A good functional api will be as follow:

Array: Type -> Type
build: (Nat -> a) -> Nat -> Array a
get: Array a -> Nat -> a (or Maybe a, getting safety for a bit of verboseness)
length: Array a -> Nat

as an example, append could then be written as:

append x y = build (\i -> if i < lx then get x i else get y (i - lx)) (lx + ly)
  where
    lx = length x
    ly = length y

Note two facts:

• It seems inefficient because you have to copy the array over and over, as that is the functional style, but it could be fixed via functional-but-in-place style: <Perceus: Garbage Free Reference Counting with Reuse>. Said approach could even turn the classical quicksort program into an in-place one: Fully in-Place Functional Programming!
• If you want mutability, either for expressiveness reason, or the automated methods above is not good enough: You dont need an imperative array, separated from the above definition! Ref (Array (Ref a)) get you what you want, and you can remove one of the two Ref for precise control. Even cooler - above mutable Array can invoke polymorphic function of immutable form (e.g. map, filter, length)!

Answer 2

Arrays

Arrays are convenient to use and familiar to most programmers, and they admit efficient random and sequential access. We can make their operation efficient in a referentially transparent setting by doing two things (one to the language design, the other to the implementation):

1. Encourage the use of operations that operate on most or all of an array at a time, in order to amortise the overhead of allocating new array storage.

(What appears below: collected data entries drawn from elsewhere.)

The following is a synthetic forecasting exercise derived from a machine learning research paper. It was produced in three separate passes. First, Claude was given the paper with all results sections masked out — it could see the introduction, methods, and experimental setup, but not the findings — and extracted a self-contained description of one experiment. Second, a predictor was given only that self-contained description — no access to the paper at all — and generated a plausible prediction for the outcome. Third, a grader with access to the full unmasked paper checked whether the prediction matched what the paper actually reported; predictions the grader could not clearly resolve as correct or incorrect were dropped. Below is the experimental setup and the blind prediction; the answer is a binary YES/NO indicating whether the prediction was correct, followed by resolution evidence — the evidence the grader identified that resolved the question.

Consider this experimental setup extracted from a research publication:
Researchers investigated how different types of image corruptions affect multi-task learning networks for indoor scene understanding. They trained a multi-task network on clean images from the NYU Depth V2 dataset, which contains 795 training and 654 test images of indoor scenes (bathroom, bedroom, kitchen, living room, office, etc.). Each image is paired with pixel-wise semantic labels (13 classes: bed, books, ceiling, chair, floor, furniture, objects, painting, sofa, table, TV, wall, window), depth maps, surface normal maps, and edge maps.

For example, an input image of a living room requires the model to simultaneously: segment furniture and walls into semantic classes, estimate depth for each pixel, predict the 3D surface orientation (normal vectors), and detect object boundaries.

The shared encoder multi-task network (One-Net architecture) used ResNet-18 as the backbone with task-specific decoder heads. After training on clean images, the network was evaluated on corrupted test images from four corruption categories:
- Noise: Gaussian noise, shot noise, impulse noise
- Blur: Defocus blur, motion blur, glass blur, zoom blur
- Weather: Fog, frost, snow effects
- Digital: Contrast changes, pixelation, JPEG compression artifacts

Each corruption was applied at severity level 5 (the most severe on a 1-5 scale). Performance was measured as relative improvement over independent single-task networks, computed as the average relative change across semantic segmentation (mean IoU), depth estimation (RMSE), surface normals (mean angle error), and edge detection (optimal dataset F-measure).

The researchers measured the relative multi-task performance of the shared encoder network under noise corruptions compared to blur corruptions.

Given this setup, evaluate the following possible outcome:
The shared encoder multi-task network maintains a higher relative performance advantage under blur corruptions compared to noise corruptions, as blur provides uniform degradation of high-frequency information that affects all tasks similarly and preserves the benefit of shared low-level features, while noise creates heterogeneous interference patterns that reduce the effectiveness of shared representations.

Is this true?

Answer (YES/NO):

2. Detect when an array reference is unique, and when it is, perform operations on it in place rather than copying. This can be done dynamically, with reference counting, or statically. (Or both.)

These strategies are used by high-performance apls and relatives (e.g. dyalog, j, futhark), where they empirically work quite well.

Answer 3

dict

All of Lua's language data structures can be said to be implemented by one and only one structure, a dictionary like data type called table:

The type table implements associative arrays, that is, arrays which can be indexed not only with numbers, but with any value (except nil). Therefore, this type may be used not only to represent ordinary arrays, but also symbol tables, sets, records, etc. To represent records, Lua uses the field name as an index.

ML languages already demonstrated that this direct indexing is not strictly necessary, as this can be emulated with a list of pairs. For example: ((key1 val1)(key2 val2)). Anything you can conveniently gain from a Dictionary/HashMap structure, you can do with the most abstract and basic list structure.

But as you noted, this is memory and cache inefficient, and very annoying to use. And as the outer list knows nothing about their inner nodes, it can not pack the data in some specific performant way, and cannot access its elements as fast for the same reason.

But after your language has a dict like as the basic structure, that can index inner nodes by any other primitive value (explicit strings and ints, and internal ints), you gain all functional features of lists and then are able to implement the performant and memory efficiency parts.

You don't need to even implement explicit indexing. By only internally implementing lists as an PHP/Lua's array()/table, instead of linked lists, you already work around memory and cache inefficiency. By adding indexing access, you gain the easy to use parts.